Ich stürzte zum Wannenrand und rüttelte an den Ketten, mit denen die geschundene Kreatur darin gefesselt war. Frank hatte ganze Arbeit geleistet. TomTom hatte weder die Chance, aus der Wanne zu springen, noch seine Schnauze über den Rand zu halten. Er wirkte wie weggetreten, war vermutlich sediert, was erklärte, warum er nicht winselte oder gar bellte.
Das Geschirr, in dem der Blindenhund steckte, damit Alina ihn mit einem starren Haltegriff führen konnte, war dem armen Tier nun zum Verhängnis geworden. Es bot genug Ösen und Schlaufen, durch die der Augensammler mehrere dünne Ketten hatte ziehen können, um TomTom komplett bewegungsunfähig zu machen.
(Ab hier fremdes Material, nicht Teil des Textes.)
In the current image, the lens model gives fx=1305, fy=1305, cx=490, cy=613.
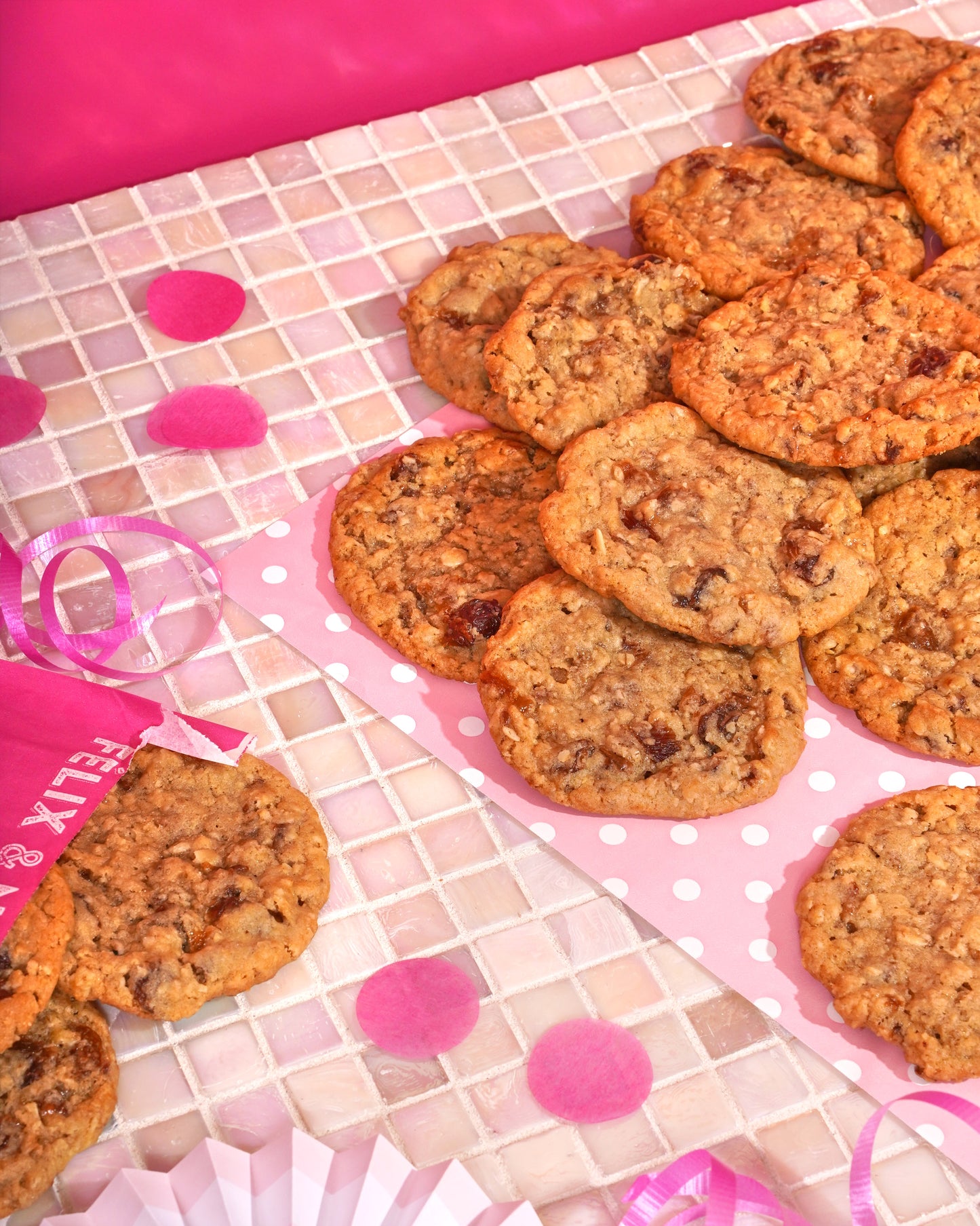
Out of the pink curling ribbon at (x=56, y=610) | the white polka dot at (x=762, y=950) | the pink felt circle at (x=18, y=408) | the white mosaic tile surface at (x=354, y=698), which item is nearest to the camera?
the white mosaic tile surface at (x=354, y=698)

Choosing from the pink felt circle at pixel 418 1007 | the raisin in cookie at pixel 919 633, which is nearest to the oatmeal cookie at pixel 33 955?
the pink felt circle at pixel 418 1007

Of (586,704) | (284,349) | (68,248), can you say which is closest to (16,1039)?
(586,704)

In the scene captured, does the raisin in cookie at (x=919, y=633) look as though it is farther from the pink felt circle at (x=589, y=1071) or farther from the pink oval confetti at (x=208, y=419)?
the pink oval confetti at (x=208, y=419)

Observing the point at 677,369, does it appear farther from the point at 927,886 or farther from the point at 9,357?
the point at 9,357

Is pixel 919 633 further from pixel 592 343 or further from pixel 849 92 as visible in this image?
pixel 849 92

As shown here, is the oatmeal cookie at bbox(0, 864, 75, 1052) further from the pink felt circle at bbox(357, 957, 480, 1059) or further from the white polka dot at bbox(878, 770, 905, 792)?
the white polka dot at bbox(878, 770, 905, 792)

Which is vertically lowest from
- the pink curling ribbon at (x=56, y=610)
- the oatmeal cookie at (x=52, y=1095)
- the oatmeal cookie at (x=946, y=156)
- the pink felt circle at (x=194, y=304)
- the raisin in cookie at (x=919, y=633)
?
the oatmeal cookie at (x=52, y=1095)

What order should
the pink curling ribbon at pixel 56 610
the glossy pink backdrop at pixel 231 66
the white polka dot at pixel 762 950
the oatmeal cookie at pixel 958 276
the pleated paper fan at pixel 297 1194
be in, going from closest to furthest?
the pleated paper fan at pixel 297 1194
the white polka dot at pixel 762 950
the pink curling ribbon at pixel 56 610
the oatmeal cookie at pixel 958 276
the glossy pink backdrop at pixel 231 66
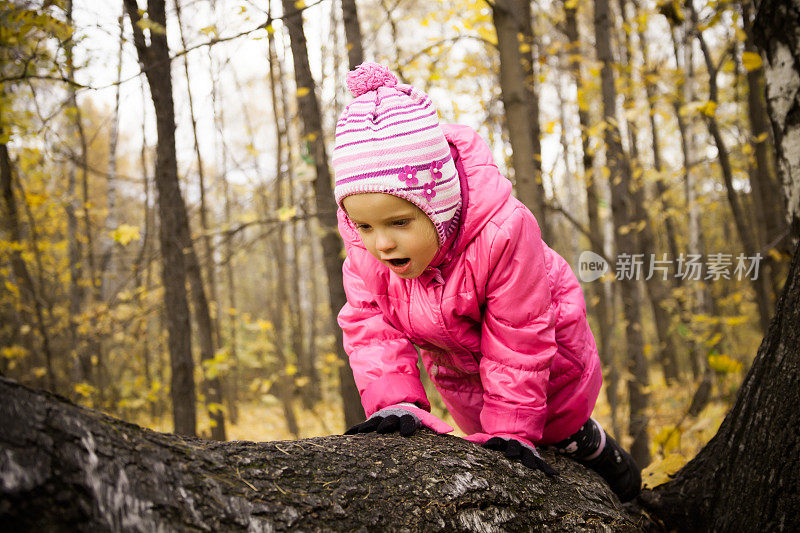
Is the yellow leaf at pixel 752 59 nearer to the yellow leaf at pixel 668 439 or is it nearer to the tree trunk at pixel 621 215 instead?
the yellow leaf at pixel 668 439

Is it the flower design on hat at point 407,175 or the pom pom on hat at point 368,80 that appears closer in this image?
the flower design on hat at point 407,175

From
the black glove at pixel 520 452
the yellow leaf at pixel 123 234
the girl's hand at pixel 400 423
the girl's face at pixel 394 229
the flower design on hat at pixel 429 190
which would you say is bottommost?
the black glove at pixel 520 452

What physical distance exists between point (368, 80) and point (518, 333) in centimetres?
97

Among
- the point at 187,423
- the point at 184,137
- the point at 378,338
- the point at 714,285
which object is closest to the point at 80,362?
the point at 184,137

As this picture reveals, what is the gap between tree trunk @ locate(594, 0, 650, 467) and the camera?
17.3 ft

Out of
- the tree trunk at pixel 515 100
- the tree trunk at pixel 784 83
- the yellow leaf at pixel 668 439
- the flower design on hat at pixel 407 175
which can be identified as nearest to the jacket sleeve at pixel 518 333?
the flower design on hat at pixel 407 175

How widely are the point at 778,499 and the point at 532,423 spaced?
0.66 meters

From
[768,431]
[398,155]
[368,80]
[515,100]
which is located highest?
[515,100]

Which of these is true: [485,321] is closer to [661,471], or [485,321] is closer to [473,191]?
[473,191]

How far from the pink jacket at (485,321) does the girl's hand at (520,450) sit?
0.05 m

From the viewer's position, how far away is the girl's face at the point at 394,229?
1702 mm

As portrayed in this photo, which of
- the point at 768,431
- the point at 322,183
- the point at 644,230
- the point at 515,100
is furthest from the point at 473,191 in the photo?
the point at 644,230

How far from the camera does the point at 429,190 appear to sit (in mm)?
1717

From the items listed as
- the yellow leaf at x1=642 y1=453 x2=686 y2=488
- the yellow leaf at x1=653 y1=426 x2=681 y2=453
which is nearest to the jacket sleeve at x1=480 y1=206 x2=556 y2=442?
the yellow leaf at x1=642 y1=453 x2=686 y2=488
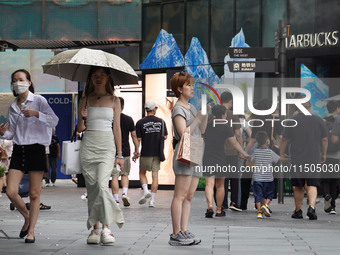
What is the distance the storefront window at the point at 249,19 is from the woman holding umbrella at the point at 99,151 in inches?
458

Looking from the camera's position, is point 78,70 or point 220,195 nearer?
point 78,70

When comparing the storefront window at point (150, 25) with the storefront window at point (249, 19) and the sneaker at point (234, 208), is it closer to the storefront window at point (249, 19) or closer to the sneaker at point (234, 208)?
the storefront window at point (249, 19)

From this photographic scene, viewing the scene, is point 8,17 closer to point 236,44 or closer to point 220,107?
point 236,44

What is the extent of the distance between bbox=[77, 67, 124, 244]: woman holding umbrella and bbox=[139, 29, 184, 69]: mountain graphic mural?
12783 mm

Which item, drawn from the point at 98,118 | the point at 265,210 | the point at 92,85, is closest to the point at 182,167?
the point at 98,118

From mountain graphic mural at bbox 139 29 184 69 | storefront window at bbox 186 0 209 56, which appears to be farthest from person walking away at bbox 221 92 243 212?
mountain graphic mural at bbox 139 29 184 69

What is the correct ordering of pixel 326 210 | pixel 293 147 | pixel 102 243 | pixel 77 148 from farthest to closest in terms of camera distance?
pixel 326 210
pixel 293 147
pixel 77 148
pixel 102 243

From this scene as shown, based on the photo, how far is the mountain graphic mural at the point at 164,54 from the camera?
2139 centimetres

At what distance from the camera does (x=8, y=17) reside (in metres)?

Der Hund war an Hals, Torso und Hüfte an die Armaturen der Badewanne gekettet worden. Die Schnauze des Golden Retrievers hing bereits mit der Unterkante im Wasser. Nach oben hin war kaum noch Spielraum. Die Wanne, ein amerikanisches Modell ohne Überlauf, füllte sich langsam, aber stetig. Ein, vielleicht zwei Minuten noch, und TomTom würde untertauchen, und ich konnte nichts dagegen tun, denn die Drehventile des Zulaufs waren ebenso abgeschraubt wie der Hebel, um den Abfluss zu öffnen.
»Siehst du, unser Spiel geht weiter«, hörte ich Frank über das Telefon frohlocken, das ich mir zwischen Ohr und Schulter geklemmt hatte, um mit den Händen TomToms Kopf über Wasser zu halten. Der Hund zitterte am ganzen Körper, wirkte ansonsten aber völlig apathisch.
»Was willst du von mir?«
»Eine Entscheidung. Hast du das nicht kapiert? Bei allem hier geht es um Entscheidungen.«
»Wieso ich?«,
wollte ich brüllen.
»Weshalb hast du ausgerechnet mich für deine Folter ausgesucht?«
Der Augensammler hatte mich in dunkle Keller geführt und mich vor die Wahl gestellt, eine kranke Frau zu töten oder selbst zu sterben. Er hatte meinen Tod für das Leben Julians gefordert. Und nun stand ich wohl wieder unter dem Zwang, mich zwischen Leben und Tod entscheiden zu müssen.